Una parte importante dell’analisi NMR verrà dedicata alle cosiddette determinazioni real-time NMR, mediante le quali siamo stati in grado di seguire l’evolizione cinetica degli intermedi di refolding lenti di parecchie varianti di b2m, per trarre conclusioni strutturali sulla loro natura. Questo tipo di determinazioni è condotto mediante NMR con una osservazione continua di una soluzione di proteina denaturata in GdnCl che viene rapidamente diluita con un tampone di refolding. Contiamo di effettuare questo tipo di determinazioni con tutti i mutanti che verranno avviati all’indagine NMR. In circostanze favorevoli, un mutante potrebbe anche mostrare intermedi lenti di unfolding che possono essere egualmente studiati mediante NMR 1D e paragonati con i pattern ottenuti da corrispondenti esperimenti di refolding. Lo stesso tipo di determinazioni può essere eseguito in presenza della catena pesante di MHC-I, in particolare quando la mutazione che viene esaminata riguarda un residuo di cui sia noto il contatto con la catena pesante. La semplice presenza di catena pesante nel tampone di refolding potrebbe alterare la velocità del processo se la conformazione destrutturata possiede una qualche affinità per la catena pesante. L'entità della interazione tra catena leggera e pesante può essere analizzata mediante classici esperimenti di transfer NOE (Clore and Gronenborn, 1982) effettuati in condizioni stazionarie.
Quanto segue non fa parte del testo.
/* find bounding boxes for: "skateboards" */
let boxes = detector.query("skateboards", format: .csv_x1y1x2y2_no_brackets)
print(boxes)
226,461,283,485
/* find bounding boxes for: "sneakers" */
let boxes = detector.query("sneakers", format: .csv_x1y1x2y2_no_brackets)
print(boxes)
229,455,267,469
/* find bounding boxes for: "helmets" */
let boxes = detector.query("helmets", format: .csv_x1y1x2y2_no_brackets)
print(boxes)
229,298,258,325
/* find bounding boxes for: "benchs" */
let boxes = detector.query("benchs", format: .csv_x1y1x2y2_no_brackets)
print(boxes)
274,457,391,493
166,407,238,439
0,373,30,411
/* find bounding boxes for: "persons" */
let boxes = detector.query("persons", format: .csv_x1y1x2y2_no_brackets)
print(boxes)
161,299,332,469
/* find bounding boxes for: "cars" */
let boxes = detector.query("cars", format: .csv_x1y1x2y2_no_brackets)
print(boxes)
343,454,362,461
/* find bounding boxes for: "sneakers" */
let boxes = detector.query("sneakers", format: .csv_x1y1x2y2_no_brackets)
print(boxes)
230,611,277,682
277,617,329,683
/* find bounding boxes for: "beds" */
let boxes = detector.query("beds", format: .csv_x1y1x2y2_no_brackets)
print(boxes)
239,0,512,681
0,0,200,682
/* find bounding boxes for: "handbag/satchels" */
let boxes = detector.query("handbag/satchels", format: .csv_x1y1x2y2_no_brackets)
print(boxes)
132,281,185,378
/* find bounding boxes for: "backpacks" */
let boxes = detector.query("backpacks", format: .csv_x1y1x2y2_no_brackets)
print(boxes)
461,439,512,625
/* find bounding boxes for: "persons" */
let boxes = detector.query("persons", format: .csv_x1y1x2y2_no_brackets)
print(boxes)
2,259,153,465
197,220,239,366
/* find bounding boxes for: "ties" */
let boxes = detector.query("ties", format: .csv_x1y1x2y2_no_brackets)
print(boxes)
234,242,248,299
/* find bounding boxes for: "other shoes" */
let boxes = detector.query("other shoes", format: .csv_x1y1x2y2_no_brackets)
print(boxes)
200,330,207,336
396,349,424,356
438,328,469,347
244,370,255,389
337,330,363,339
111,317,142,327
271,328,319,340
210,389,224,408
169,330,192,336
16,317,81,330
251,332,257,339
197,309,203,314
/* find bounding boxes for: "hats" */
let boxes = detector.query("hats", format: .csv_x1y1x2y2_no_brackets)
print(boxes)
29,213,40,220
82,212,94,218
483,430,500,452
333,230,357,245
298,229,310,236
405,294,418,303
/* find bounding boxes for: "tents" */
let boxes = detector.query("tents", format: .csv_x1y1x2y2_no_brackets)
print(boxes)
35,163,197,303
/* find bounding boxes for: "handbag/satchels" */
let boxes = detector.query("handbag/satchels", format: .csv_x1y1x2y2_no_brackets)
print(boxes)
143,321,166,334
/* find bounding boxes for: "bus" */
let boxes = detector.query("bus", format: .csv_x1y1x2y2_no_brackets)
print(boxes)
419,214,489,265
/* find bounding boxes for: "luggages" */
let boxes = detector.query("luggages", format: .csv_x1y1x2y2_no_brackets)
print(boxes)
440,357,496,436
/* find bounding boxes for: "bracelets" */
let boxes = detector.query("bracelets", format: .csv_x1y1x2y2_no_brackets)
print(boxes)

Tutti i risultati ottenuti dagli studi strutturali e dinamici NMR saranno resi dispobibili a tutte le altre unità, ed in particolare alla unità di Firenze che raccoglierà tutte le evidenze sperimentali dello studio sistematico proposto dal presente progetto di ricerca per individuare correlazioni generali per determinanti di misfolding ed amiloidogenesi di b2m.